O maior medo para as pessoas comuns aqui é ficar sem eletricidade e sem internet - o que nos deixaria realmente isolados do mundo.

Outro temor é que as pontes sobre o rio Dnieper sejam bombardeadas, dividindo as metades leste e oeste da cidade.

As explosões continuaram por cerca de 30 minutos.

Vesti meu filho de 10 anos. Tomamos café da manhã, sentados o mais longe possível das janelas, mas ele estava com tanto medo que vomitou.

Levamos uma vela e um pouco de água para nossa adega, que será nosso refúgio se as coisas piorarem.

Há filas enormes do lado de fora dos supermercados perto de minha casa e nos caixas eletrônicos, muitos dos quais ficaram sem dinheiro. Alguns postos de gasolina também já estão sem combustível e fecharam.

Espaço aéreo fechado

Há um ar de pânico, agora que sabemos que todo o país está sob ataque.

As rodovias para sair da cidade estão congestionadas, mas é um caminho perigoso - em longas e lentas filas de carro, você pode facilmente ficar sem combustível longe de casa.

Os trens estão operando, mas há uma grande multidão de pessoas tentando conseguir lugar. O espaço aéreo ucraniano está fechado, sob a lei marcial introduzida pelo presidente Zelensky.

Não são apenas alvos militares que foram destruídos - temos fotografias de edifícios residenciais em várias cidades do país que foram atingidos diretamente.

O bombardeio russo afetou todas as regiões do país. Mesmo em Lviv, perto da fronteira polonesa, as sirenes soaram e um colega teve que se refugiar em um abrigo antiaéreo.

Um colega tirou sua família de Kiev na esperança de evitar os ataques aéreos. O campo pode ser mais seguro que a cidade, mas em um país sob ataque do norte, leste e sul, não há mais nenhum lugar verdadeiramente seguro aqui.

Deixando Kiev

Conforme as notícias foram avançando, percebi que meu filho e eu tínhamos que deixar Kiev.

Tanques avançavam sobre a cidade vindos do norte e de outras direções. Ficou claro que os militares russos estavam tentando cercar a cidade e logo estariam nela.

Na quinta-feira, muitas pessoas estavam saindo de Kiev para o oeste - em direção à cidade ocidental de Lviv e à fronteira polonesa.

Liguei para meu marido, que está longe de casa no momento, e fiz um plano: dirigir para o leste, para a cidade de seus pais bem no interior do país. Tomamos essa decisão em parte pelo nosso filho de 10 anos, que passou a quinta-feira tremendo de medo.
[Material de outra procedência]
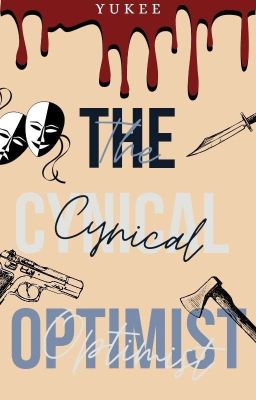 The Cynical Optimist (Discontinued)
Comecei a fazer as malas. Quanto você leva quando não sabe quando vai voltar? Coloquei trajes de banho na mala, caso ainda estejamos no país no verão. Partimos às 07h30, logo após o fim do toque de recolher, e seguimos para o leste por Kiev.

As estradas estavam vazias na direção em que eu estava viajando. Fora da cidade passamos por tanques ucranianos, indo na direção oposta, em direção a Kiev.
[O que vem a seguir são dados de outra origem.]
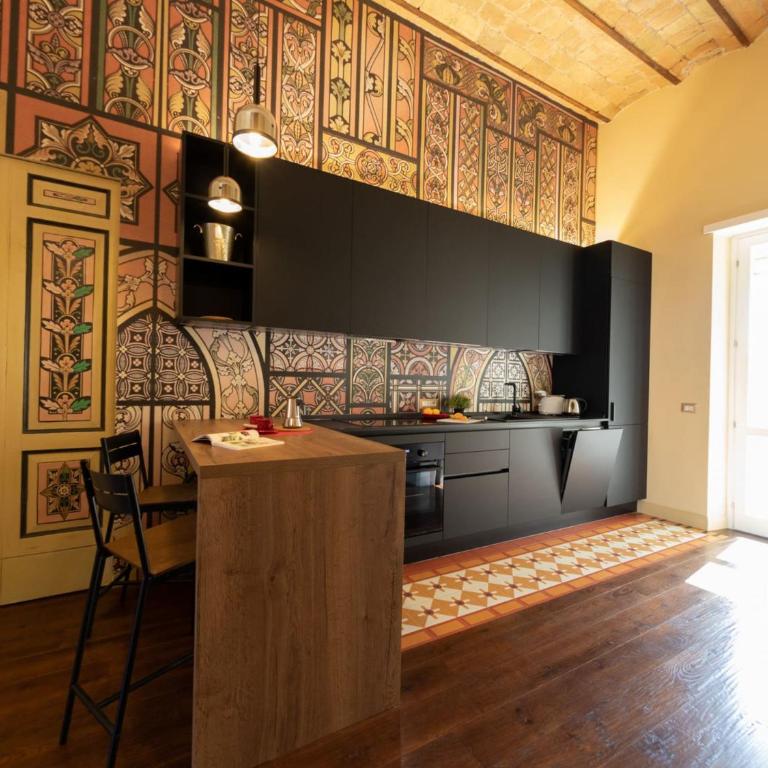 The Best Rent - Elegant two-bedroom apartment close to Saint Peter's Basilica - Apartment mit 2 Schlafzimmern - 2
Eu não sabia se encontraria as forças russas ou se depararia com um bloqueio na estrada. Eu estava realmente focada, pensando comigo mesma: "Precisamos chegar lá. Precisamos chegar lá."

Casas vazias

Parei periodicamente para checar meu telefone e vi que havia relatos de brigas de rua em Obolon, um subúrbio ao norte de Kiev. Meus colegas que moravam lá iam tentar sair.

Coisas terríveis estavam acontecendo, mas era uma bela manhã de sol, com os primeiros sinais de primavera no campo. Foi completamente surreal.

Depois de algumas horas chegamos à cidade.

Passei pela amoreira onde no verão passado estávamos tão felizes colhendo frutas. Hoje eu estava feliz de novo, mas de uma maneira completamente diferente - feliz por ter saído de Kiev, feliz por estar viva, feliz por ter chegado com meu filho em um lugar seguro.

Com meus sogros, comi direito pela primeira vez em 24 horas - uma reconfortante tigela de borshch (um prato tradicional do leste europeu). Sabemos que reservistas foram chamados para lutar com o exército territorial, mas está muito quieto aqui, e espero que continue assim.

Aqui eu tenho uma conexão de internet e posso trabalhar. Se a eletricidade for cortada, temos um gerador.

Minha principal prioridade é a segurança dos meus colegas da BBC, alguns dos quais estão procurando lugares para ficar fora de Kiev com amigos e familiares. Fiz convites para virem para a cidade dos meus sogros, onde há casas vazias cujos donos gostariam que fossem usadas.

Estamos fora da estrada principal e espero que os tanques russos nunca cheguem aqui.

É impossível saber quando voltarei para minha casa em Kiev, e se ela estará de pé quando eu chegar lá.